We learned that Fr. Opio and his team of counselors have saved at least 250 babies from abortion. In October 2012, he baptized 93 of the babies he saved at one Mass (ten were named “Jonathan” and one was named “Johnita,” after Fr. Opio).
Population Is Power
We also had the chance to speak to about 300 Makerere University law students on the population control agenda and the case against condoms. Among other topics, we emphasized the fundamental fact that a dense population does not necessarily make a country poor. For example, Uganda has an average population density of 136 people per square kilometer, but many nations with denser populations are very rich. South Korea has 501 people per square kilometer; Japan has 338; England has 410; Singapore 7,257; and Hong Kong 6,405.
In other words, population is power. We also pointed out that many population control groups operate in such nations as Botswana and Mauritania, which are almost empty of people; they have only three people per square kilometer, about the same population density as the states of Montana and Wyoming.
We also spoke to about ten thousand young people at a huge Catholic youth conference in Soroti. Fr. Opio and I spoke on God’s wisdom in our lives, with special emphasis on the necessity of avoiding three deadly activities — contraception, abortion, and homosexuality.
In the United States, this would get you laughed at and probably physically assaulted and charged with hate crimes, but here the young people really appreciated it. This shows that we have to teach the people (especially young people) how to recognize the truth and act on it.
The Martyrs Of Uganda
We concluded our very fruitful Uganda missionary trip with a visit to the Uganda Martyrs Shrine in Namugongo, which featured a full-size statue of St. Charles Lwanga being slowly roasted alive by torturers. He and his companions were martyred because they refused the homosexual advances of the corrupt king.

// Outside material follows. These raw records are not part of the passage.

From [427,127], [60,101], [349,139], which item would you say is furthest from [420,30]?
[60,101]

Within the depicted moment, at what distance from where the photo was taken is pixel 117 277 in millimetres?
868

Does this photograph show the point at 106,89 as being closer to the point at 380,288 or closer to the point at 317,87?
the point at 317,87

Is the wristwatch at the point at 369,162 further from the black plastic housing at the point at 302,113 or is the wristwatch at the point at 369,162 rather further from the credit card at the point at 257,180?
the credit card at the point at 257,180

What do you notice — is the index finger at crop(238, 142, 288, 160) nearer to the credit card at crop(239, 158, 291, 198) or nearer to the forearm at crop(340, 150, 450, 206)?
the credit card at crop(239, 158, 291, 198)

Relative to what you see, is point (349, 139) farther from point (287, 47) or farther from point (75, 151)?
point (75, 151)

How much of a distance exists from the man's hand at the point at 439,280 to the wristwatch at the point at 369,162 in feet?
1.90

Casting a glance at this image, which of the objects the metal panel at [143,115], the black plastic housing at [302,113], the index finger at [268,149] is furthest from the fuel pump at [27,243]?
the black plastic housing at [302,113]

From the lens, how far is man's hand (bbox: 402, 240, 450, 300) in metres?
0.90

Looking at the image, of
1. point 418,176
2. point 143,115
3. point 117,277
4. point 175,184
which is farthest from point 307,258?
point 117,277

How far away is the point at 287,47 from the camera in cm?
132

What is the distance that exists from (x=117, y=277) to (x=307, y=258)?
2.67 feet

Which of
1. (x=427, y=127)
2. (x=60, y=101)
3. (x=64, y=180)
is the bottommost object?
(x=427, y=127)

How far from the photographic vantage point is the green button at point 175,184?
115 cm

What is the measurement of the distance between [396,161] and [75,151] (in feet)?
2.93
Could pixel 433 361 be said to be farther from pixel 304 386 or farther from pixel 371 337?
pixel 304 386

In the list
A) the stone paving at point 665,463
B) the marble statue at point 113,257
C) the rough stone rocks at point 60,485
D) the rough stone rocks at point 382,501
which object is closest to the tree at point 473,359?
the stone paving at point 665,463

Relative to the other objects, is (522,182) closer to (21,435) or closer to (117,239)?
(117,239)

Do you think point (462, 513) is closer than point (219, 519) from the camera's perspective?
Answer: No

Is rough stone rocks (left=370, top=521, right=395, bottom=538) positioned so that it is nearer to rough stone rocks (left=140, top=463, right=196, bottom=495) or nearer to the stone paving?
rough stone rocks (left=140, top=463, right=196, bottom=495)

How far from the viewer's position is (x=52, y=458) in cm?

This is a piece of history that many don’t want anyone to know about.
In our travels, we found, as we do all over Africa, that the Ugandan people are naturally and culturally pro-life.
However, they are uninformed about the terrible threat posed by the population control industry to their faith, to their families, and to their nation. It is our mission at Human Life International to warn the people about what the West is planning for them, how they will be approached, and how to respond positively against the pressure.
If we can mobilize and inform the people through the Church and community leaders, it does not matter how many billions of dollars the population controllers spend; Uganda will remain proudly pro-life and pro-family, just as it always has been.